If one were to construct an instrument like von Humboldt’s cyanometer, it might afford an empirical reading of context by comparing the Camargue against other regional colors and vocabularies—of the fabricated, the aestheticized, the industrialized, or the untouched. If one were to turn dials, one may then notice that there are elements of each condition in the ascending and descending layer—to borrow Tsing’s term, a contamination.
With such recognition, terminologies change, deepen. One may question, then, the definitions of the labels themselves: is wilderness nature, or a cultivation? What does it mean to be civilized? Is it only germane to cultural concepts, or does it include the industrial as well? Can you have one without the other?

Salt fields, canals, and a rising sea prompt associations, and can perhaps be considered relationally. Roman ruins, urban sprawl, post-industrial sites, and the entropy of a town in economic transition may no longer appear picturesque or sublime when cut in a new sequence for the visiting camera’s gaze.

Acknowledging that the prevailing images are constructs reveals the human hand at work, capturing the non-human of the region as separate types of useful signifiers. The layers of the landscape then appear more like stage dressings for different episodes, rather than dynamic systems that impact one another. As an analogy for planning in the region, such compartmentalization has grim implications.

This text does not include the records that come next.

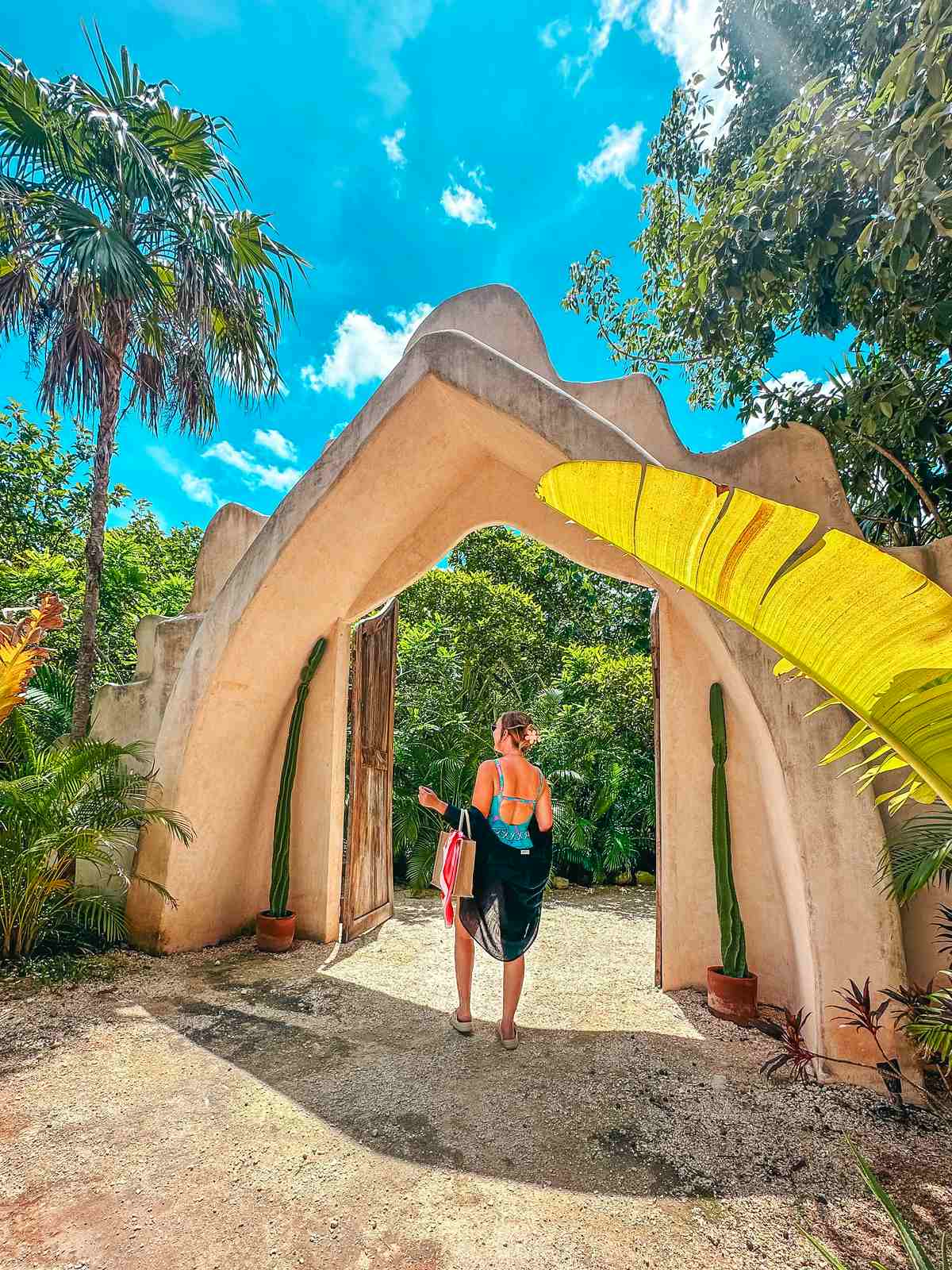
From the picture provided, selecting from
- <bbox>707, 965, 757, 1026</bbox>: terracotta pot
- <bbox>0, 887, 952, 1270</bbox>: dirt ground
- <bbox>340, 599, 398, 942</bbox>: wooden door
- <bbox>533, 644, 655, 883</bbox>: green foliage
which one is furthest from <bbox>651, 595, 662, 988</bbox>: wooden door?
<bbox>533, 644, 655, 883</bbox>: green foliage

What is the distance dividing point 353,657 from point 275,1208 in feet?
15.1

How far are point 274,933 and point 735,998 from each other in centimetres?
379

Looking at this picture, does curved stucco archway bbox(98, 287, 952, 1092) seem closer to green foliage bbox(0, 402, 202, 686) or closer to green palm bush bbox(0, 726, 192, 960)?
green palm bush bbox(0, 726, 192, 960)

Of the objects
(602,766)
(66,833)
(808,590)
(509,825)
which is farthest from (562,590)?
(808,590)

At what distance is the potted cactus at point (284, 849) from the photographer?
557cm

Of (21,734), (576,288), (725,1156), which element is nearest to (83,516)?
(21,734)

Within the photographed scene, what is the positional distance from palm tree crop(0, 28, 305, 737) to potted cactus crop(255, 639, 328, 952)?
7.78ft

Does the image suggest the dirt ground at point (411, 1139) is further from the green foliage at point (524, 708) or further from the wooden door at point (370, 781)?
the green foliage at point (524, 708)

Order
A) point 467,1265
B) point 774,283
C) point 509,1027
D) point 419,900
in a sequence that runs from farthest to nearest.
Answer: point 419,900 < point 774,283 < point 509,1027 < point 467,1265

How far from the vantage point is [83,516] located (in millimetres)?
13695

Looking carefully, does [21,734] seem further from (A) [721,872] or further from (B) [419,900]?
(A) [721,872]

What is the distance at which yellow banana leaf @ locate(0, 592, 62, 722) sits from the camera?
14.9 ft

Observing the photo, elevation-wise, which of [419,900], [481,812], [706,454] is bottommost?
[419,900]

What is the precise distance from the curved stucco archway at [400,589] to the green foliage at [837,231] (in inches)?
43.0
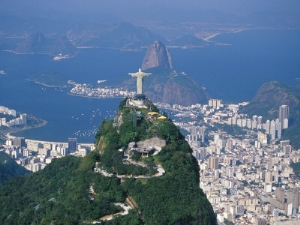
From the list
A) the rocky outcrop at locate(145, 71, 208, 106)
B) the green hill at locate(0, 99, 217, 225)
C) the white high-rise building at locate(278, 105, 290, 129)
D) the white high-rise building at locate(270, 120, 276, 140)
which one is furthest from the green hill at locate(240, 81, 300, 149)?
the green hill at locate(0, 99, 217, 225)

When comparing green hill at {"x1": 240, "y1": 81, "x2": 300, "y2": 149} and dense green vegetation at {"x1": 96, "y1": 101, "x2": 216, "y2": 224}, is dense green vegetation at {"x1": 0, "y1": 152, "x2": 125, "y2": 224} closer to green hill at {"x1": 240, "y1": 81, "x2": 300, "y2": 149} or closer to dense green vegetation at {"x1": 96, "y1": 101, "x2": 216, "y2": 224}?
dense green vegetation at {"x1": 96, "y1": 101, "x2": 216, "y2": 224}

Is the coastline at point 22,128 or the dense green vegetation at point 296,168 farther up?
the coastline at point 22,128

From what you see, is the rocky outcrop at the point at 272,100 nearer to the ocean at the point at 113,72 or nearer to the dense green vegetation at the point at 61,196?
the ocean at the point at 113,72

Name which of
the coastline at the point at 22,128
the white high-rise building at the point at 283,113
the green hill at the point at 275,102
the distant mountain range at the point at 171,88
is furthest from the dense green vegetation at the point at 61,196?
the distant mountain range at the point at 171,88

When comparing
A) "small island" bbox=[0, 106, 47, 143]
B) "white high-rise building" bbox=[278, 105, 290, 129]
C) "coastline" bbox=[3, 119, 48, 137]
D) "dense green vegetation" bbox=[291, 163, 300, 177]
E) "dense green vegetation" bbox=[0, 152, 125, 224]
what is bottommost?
"dense green vegetation" bbox=[291, 163, 300, 177]

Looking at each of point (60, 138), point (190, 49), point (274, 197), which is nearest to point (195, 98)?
point (60, 138)
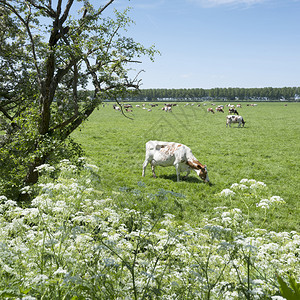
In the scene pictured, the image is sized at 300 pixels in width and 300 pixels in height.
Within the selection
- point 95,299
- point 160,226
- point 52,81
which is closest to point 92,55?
point 52,81

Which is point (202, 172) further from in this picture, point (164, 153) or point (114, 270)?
point (114, 270)

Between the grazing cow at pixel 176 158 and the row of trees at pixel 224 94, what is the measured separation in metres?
109

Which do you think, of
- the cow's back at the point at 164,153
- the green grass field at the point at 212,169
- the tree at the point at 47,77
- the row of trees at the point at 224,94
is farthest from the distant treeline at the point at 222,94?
→ the tree at the point at 47,77

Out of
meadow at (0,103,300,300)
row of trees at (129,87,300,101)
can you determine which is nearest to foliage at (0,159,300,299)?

This architecture, this artful capturing, rests upon land that was formed by shifts of tectonic plates, a drying and refilling of seas. It was marshy and periodically inhospitable—a territory long occupied in migratory cycles to avoid its more inclement seasons. The land was tamed to advantageous use, to suit a civilized and cultured concept. Its polished ruggedness now fits an acceptable depiction of ideal landscapes—except when it doesn’t. With increasing frequency, salinization complicates water management, heat waves scorch crops, flooding jeopardizes historic structures, and mosquitoes flourish, bringing back the malaria that once plagued the region’s denizens. To ignore the realities of a complex place in favor of
a stylized fantasy yields an apocalyptic plotline.

In her text, Chaos, Territory, Art, Elizabeth Grosz muses on the potential of art and architecture to frame, collapse, and reveal new sensations.[2] Montage and collage can produce imaginary landscapes to arouse critique, curiosity, and speculation. If one collapses the identities of Arles and the Camargue and performs the same kind of exercise—extracting elements from their contexts, introducing voids that frame other perspectives, and layering geographies in a physically impossible manner to provoke consideration of their distant, invisible, but critical relationships—something strange happens. A more realistic picture of the systems at work there emerges. An understanding surfaces, that a decision to focus on the urban, or the aesthetic, or the agricultural, while neglecting another reality, always changes the others. Perhaps not today, but in a future of indeterminate approach. Images may be further layered and further framed, following aleatoric patterns. But the resulting narrative remains the same: with a single change, the full picture is impacted, and the region will never again look as it did in those iconic photographs, paintings, or films—preserved like nostalgic butterflies in kill jars.

[1] Lowenhaupt Tsing, Anna. 2015. “Part I: What’s Left?” and “11: The Life of the Forest.” The Mushroom at the End of the World: On the Possibility of Life in Capitalist Ruins. Princeton: Princeton University Press. 11-43; 155-163
[2] Grosz, Elizabeth. 2008. “Chapter 1: Chaos, Cosmos, Territory, Architecture.” Chaos, Territory, Art: Deleuze and the Framing of the Earth. New York: Columbia University Press. 1-24.